Newman gave Zenyuk a roadmap to move ahead. She has begun a crowdfunding campaign with a goal of raising $100,000 to support the scholars' needs and made fund-raising trips to New York and Los Angeles, which have large Ukrainian diaspora communities. Irvine's vice provost for research committed $25,000 in funding. Now, Zenyuk is working to identify potential academic positions for displaced researchers.

Irvine isn't alone in opening its doors to professors fleeing the war in Ukraine. Other colleges, such as Purdue and Brown Universities, have committed to hosting displaced scholars. Robert Quinn, executive director of the Scholars at Risk Network, said there are already efforts underway to welcome Ukrainian academics into European universities, where many have robust networks. Along with Scholars at Risk, the Institute of International Education's Scholar Rescue Fund helps identify and vet scholars and provides some fellowship funds.

Yet there can be challenges to supporting scholars displaced by war and other threats to their safety and academic freedom. It can be more difficult to rally campus and community support for displaced scholars without a high-profile crisis to galvanize attention. And such programs are often reliant on the efforts of faculty and staff volunteers who are juggling other responsibilities.
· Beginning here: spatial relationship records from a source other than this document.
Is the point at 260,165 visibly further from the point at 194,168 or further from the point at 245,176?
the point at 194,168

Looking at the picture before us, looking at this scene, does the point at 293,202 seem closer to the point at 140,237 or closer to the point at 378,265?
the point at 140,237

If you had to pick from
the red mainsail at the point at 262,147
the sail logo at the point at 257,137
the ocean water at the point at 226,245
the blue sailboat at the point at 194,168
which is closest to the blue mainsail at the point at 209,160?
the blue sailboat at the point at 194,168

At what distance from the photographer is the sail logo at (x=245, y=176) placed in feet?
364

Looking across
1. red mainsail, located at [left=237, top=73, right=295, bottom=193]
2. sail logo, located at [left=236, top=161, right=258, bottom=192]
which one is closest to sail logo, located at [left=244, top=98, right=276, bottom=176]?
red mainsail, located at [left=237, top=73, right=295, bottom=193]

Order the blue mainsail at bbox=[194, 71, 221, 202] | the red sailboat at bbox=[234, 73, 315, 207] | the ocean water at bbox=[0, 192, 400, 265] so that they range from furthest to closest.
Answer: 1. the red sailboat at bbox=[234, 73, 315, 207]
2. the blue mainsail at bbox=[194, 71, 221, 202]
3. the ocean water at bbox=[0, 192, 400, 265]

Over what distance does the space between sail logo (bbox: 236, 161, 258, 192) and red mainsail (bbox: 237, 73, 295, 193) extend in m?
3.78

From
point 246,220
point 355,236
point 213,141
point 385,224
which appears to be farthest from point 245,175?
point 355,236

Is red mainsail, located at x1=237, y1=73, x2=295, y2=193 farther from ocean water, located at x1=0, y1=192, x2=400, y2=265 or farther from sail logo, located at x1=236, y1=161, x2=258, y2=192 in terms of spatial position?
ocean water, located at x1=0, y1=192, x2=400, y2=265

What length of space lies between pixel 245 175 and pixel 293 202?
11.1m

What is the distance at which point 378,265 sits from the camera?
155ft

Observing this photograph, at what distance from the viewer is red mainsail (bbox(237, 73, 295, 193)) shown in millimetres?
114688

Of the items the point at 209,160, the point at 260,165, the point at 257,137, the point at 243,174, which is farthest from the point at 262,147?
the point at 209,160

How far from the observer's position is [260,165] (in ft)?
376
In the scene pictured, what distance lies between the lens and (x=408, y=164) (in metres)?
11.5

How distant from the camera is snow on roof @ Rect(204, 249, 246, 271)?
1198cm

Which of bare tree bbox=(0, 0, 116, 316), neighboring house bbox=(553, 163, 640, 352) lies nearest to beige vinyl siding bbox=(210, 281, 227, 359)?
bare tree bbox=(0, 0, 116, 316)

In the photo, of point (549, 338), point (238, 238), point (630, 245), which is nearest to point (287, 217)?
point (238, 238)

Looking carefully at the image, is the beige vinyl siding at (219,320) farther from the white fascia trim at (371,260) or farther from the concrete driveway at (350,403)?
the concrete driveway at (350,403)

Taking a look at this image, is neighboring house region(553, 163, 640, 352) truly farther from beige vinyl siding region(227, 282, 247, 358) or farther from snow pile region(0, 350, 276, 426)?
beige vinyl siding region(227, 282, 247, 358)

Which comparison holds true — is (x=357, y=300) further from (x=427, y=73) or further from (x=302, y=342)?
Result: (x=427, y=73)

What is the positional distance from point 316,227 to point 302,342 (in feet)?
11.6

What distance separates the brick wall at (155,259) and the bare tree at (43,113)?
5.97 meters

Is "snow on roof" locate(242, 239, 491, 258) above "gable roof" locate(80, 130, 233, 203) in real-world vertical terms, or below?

The work required to sponsor a displaced professor or researcher is substantial: In addition to temporary positions, they typically need housing, clothing and furniture, health care, and travel and visa assistance. They may have families in need of English lessons, help securing cell phones and driver's licenses, and assistance in getting their children into local schools.

"I'm a scholar of 16th- and 17th-century European history," Newman said. "I never thought I'd know so much about the visa process."

Newman and Zenyuk said Irvine administrators have supported their work, and all 10 University of California campuses now have Scholars at Risk chapters. Still, both professors said they would like the university system to have a formal displaced-scholars program, with dedicated funding and staff members.

Some of the barriers to aiding threatened scholars are beyond higher ed's control — many Afghan academics, for example, are still waiting to secure visas to come to the United States. But having infrastructure on campuses can make efforts to support scholars more sustainable, especially when threats against academics don't make the headlines, as they have in Ukraine and Afghanistan.

"It's not enough to respond to the crisis of the moment," said Newman, who also currently sponsors a professor who fled Cameroon's civil war. Assisting such scholars isn't just altruistic — visiting academics are often outstanding scholars and their presence enriches American campuses, she said. It also fits with colleges' global missions.

For Zenyuk, "What is happening in Ukraine is personal to me," she said. "But the need is not going to end with Ukraine."